Sin dai primi giorni del suo insediamento, l’amministrazione Trump ha preso diverse decisioni politiche che hanno avuto pesanti ripercussioni sulla ricerca scientifica, in particolare andando a colpire le agenzie federali e gli atenei. Due ulteriori ordini esecutivi, varati a maggio e all’inizio di agosto, minacciano di aggravare ulteriormente il quadro, stravolgendo il modello di politica scientifica che ha guidato la ricerca negli Stati Uniti dal dopoguerra in poi. Questi provvedimenti si fondano sull’idea che la scienza americana attuale abbia perso di credibilità e che la nazione debba tornare a condurre ricerca di alta qualità, definita come gold standard science, per non perdere il suo ruolo di guida nella produzione di conoscenza a livello mondiale.
L’ordine esecutivo “Restoring gold standard science”
A fine maggio, il governo americano ha emanato un ordine esecutivo volto a riorganizzare il modo in cui le conoscenze scientifiche verranno prodotte, utilizzate e comunicate da parte delle agenzie federali. Nel linguaggio, il documento si riferisce esplicitamente ad aspetti di integrità della scienza ben noti ai ricercatori e definisce la gold standard science come: riproducibile, trasparente, in grado di comunicare l’errore e l’incertezza, collaborativa e interdisciplinare, critica nei confronti dei propri risultati e delle proprie assunzioni, strutturata in modo da consentire la falsificabilità delle ipotesi, soggetta a revisione paritaria imparziale, in grado di valorizzare anche i risultati negativi, e priva di conflitti di interesse. Difficilmente si potrebbe dissentire da tale visione.

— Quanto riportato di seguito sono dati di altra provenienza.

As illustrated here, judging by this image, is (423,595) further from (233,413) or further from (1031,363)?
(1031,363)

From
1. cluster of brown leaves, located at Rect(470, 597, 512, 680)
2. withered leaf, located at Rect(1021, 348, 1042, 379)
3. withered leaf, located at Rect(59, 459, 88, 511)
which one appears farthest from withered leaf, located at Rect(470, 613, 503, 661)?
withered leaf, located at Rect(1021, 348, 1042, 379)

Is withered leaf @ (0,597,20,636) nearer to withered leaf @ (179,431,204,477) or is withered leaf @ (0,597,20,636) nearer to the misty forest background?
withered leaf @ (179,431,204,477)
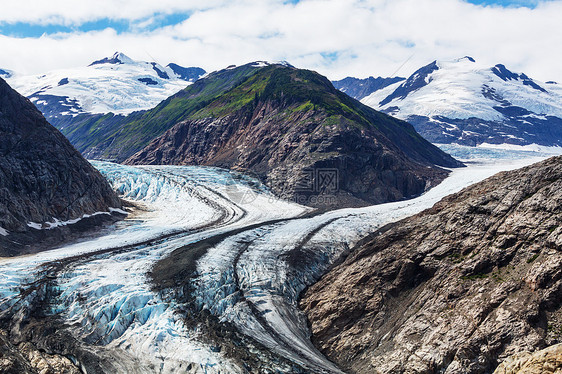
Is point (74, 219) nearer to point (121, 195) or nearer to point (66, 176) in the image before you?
point (66, 176)

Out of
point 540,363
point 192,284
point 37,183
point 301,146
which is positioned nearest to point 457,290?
point 540,363

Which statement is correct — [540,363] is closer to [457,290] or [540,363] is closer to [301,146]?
[457,290]

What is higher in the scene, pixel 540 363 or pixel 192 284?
pixel 540 363

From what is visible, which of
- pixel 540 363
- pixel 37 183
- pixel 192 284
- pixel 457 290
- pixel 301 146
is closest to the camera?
pixel 540 363

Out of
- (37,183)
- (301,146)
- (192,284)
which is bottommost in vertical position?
(192,284)

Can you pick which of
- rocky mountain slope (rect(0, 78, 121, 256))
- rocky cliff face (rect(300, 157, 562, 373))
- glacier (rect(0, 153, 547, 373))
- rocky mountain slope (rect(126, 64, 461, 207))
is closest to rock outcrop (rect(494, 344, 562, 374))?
rocky cliff face (rect(300, 157, 562, 373))

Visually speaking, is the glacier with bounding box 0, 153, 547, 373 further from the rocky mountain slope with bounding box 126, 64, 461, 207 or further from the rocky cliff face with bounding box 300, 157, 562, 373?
the rocky mountain slope with bounding box 126, 64, 461, 207

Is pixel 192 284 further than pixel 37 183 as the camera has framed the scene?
No

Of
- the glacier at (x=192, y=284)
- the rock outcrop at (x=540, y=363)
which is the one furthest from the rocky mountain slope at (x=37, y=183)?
the rock outcrop at (x=540, y=363)
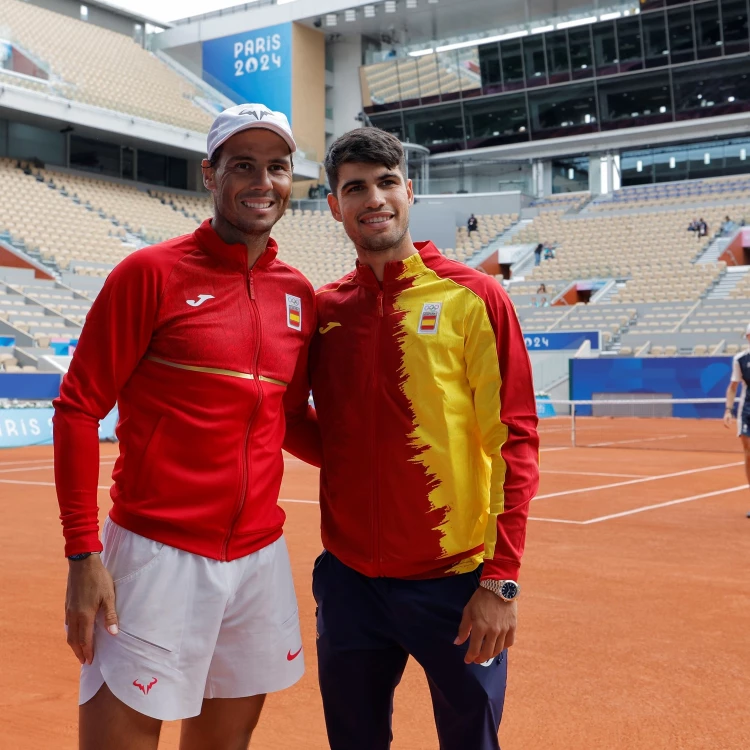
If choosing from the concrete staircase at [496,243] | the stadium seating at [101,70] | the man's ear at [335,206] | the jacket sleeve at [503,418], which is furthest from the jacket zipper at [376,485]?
the stadium seating at [101,70]

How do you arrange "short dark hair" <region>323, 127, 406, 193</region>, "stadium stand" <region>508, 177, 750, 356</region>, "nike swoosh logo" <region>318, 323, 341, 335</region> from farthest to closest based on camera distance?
1. "stadium stand" <region>508, 177, 750, 356</region>
2. "nike swoosh logo" <region>318, 323, 341, 335</region>
3. "short dark hair" <region>323, 127, 406, 193</region>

Nella realtà, però, il provvedimento suggerisce che tutti questi criteri debbano essere contemporaneamente soddisfatti affinché i risultati di una ricerca possano essere considerati validi e utilizzabili per informare decisioni politiche. Così facendo, il rischio è che, invece di usare le migliori prove a disposizione, molte conoscenze scientifiche vengano escluse dal processo decisionale. Inoltre, l’ordine esecutivo conferisce a un incaricato politico l’autorità di decidere quali studi debbano essere considerati rilevanti. Questa figura potrà arbitrariamente stabilire che i risultati non in linea con la posizione ufficiale del governo sono viziati da scientific misconduct, decidere di ignorarli, ed eventualmente intraprendere azioni disciplinari nei confronti di chi li ha prodotti. Oppure, semplicemente, pretendere un grado di certezza dei risultati impossibile da raggiungere in un particolare ambito prima di includerli nei processi regolatori. O, ancora, decidere di ignorare tutti gli studi nei quali gli autori non hanno reso pubblici i dati originari (cosa che spesso è frequente negli studi epidemiologici, per motivi di privacy).

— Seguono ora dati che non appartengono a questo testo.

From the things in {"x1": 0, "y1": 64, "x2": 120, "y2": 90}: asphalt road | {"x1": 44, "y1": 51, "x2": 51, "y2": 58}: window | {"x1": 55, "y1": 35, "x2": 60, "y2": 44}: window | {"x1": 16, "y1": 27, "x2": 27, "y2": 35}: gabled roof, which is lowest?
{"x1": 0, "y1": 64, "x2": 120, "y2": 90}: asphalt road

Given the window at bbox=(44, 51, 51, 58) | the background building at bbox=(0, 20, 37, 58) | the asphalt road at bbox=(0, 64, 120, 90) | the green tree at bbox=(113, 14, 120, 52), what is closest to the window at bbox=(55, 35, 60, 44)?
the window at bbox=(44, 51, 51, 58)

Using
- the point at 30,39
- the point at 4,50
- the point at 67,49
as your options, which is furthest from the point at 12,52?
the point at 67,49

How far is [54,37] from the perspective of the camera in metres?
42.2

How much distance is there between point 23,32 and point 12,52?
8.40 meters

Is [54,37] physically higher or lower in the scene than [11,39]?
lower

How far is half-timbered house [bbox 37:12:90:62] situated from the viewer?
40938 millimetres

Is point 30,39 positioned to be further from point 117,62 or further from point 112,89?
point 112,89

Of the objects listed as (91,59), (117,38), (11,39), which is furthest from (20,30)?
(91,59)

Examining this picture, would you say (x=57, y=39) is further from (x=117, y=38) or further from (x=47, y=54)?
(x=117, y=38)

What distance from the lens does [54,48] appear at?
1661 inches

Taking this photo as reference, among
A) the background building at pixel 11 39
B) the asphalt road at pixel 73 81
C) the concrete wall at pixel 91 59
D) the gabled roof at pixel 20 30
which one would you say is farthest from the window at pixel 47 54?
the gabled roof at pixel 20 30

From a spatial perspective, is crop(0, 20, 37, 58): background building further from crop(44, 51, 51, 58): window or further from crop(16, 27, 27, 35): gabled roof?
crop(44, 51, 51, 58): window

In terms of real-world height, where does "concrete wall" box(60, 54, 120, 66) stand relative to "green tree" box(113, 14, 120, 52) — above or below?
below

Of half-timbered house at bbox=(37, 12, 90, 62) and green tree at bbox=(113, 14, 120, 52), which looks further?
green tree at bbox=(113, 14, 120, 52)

Come ha sottolineato David Michaels, che da anni si occupa di problemi di integrità della scienza, in particolare nell’ambito regolatorio americano, questo approccio nella gestione dei risultati della ricerca ricorda molto le strategie di “generazione del dubbio”, largamente utilizzate dalle industrie produttrici di prodotti nocivi per la salute per rallentare l’introduzione di regolamentazioni a protezione dei cittadini. Il fatto che, in questo caso, il responsabile di tali pratiche non sia un gruppo di multinazionali, ma l’intero governo americano, porta però il problema su un altro livello.

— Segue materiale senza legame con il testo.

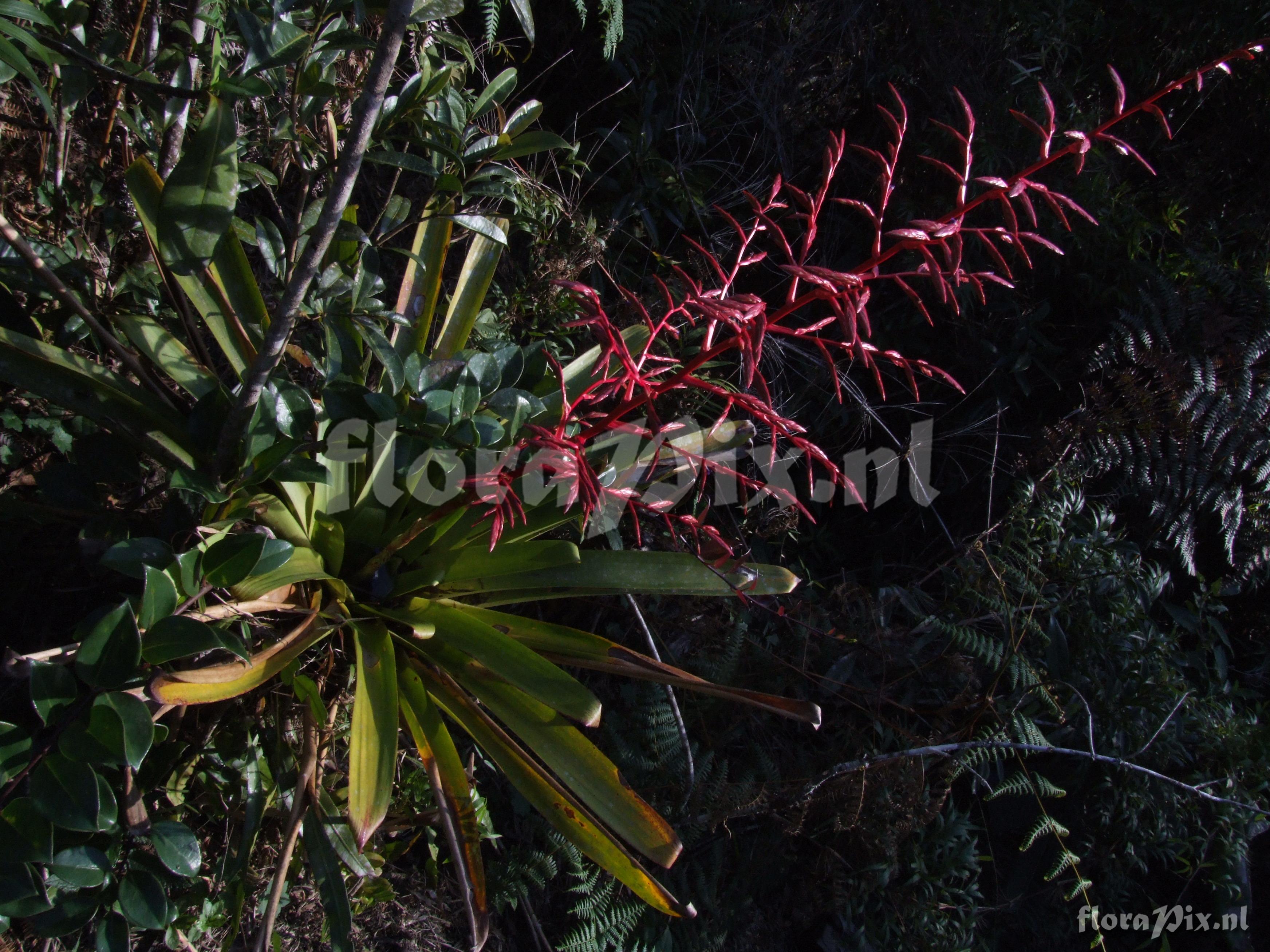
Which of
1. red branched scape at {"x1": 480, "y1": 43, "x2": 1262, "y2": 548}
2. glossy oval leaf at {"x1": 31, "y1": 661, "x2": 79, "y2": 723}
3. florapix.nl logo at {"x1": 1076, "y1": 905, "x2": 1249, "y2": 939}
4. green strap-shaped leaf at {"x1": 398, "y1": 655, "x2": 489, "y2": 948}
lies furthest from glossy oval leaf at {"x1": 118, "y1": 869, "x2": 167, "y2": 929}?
florapix.nl logo at {"x1": 1076, "y1": 905, "x2": 1249, "y2": 939}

Se tutto questo non bastasse, l’ordine esecutivo cancella, con efficacia immediata, tutte le iniziative che erano state messe in campo dall’amministrazione Biden per preservare l’integrità della ricerca in ambito federale. Tra queste, in particolare, c’erano dei sistemi che permettevano ai dipendenti di denunciare indebite pressioni politiche nei processi decisionali e appellarsi contro le decisioni dei propri superiori. Infine, viene richiesto che tutti i regolamenti, le decisioni e le valutazioni scientifiche prodotti dalle agenzie federali durante gli ultimi cinque anni vengano rivalutati alla luce della nuova normativa ed eventualmente cancellati.
L’ordine esecutivo “Improving oversight of federal grantmaking”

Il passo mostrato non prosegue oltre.